■ Exercise directions ■
Reproduce verbatim the final portion of the material below, from the line containing "What distance from" through its last line, and nothing else.

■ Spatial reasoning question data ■
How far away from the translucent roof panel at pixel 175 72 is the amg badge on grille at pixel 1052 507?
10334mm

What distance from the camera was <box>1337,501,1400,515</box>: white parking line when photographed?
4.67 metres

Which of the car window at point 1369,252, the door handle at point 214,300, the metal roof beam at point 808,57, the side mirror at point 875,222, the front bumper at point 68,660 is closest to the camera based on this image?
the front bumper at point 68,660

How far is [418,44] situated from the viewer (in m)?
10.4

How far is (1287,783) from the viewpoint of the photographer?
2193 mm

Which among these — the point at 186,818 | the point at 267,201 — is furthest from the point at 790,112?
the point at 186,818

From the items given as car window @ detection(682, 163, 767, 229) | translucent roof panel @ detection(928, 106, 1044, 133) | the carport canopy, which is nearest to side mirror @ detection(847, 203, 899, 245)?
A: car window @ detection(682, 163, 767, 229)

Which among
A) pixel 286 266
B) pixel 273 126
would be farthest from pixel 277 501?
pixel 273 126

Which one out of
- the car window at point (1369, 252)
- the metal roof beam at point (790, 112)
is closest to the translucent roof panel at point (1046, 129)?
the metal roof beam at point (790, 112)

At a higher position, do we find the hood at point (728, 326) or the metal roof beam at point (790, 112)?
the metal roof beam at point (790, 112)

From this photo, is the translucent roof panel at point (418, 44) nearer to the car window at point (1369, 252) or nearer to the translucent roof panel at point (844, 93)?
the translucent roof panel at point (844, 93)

■ Exercise answer ■
What distance from the camera was <box>1337,501,1400,515</box>: white parking line when photographed?
4.67 metres

Which of the car window at point 1369,252, the door handle at point 214,300, the metal roof beam at point 808,57, the side mirror at point 875,222, the front bumper at point 68,660 is closest to the camera based on this image?
the front bumper at point 68,660

How far is [418,44] situated from the viewer (in m)?
10.4

How far is (1287,783) from the viewpoint of the photographer?
2193 mm

Which among these — the point at 186,818 | the point at 267,201 — is furthest from the point at 790,112?
the point at 186,818

From the items given as car window @ detection(682, 163, 767, 229) | translucent roof panel @ detection(928, 106, 1044, 133) | the carport canopy, which is nearest to side mirror @ detection(847, 203, 899, 245)?
A: car window @ detection(682, 163, 767, 229)

Which among
A) pixel 286 266
B) pixel 273 126
would be farthest from pixel 277 501?
pixel 273 126

Which one out of
- the car window at point (1369, 252)
- the metal roof beam at point (790, 112)
is closest to the translucent roof panel at point (1046, 129)?
the metal roof beam at point (790, 112)

At a higher position, do we find the hood at point (728, 326) or the metal roof beam at point (790, 112)?
the metal roof beam at point (790, 112)

From this photo, is the translucent roof panel at point (418, 44) nearer to the car window at point (1369, 252) or nearer to the translucent roof panel at point (844, 93)?
the translucent roof panel at point (844, 93)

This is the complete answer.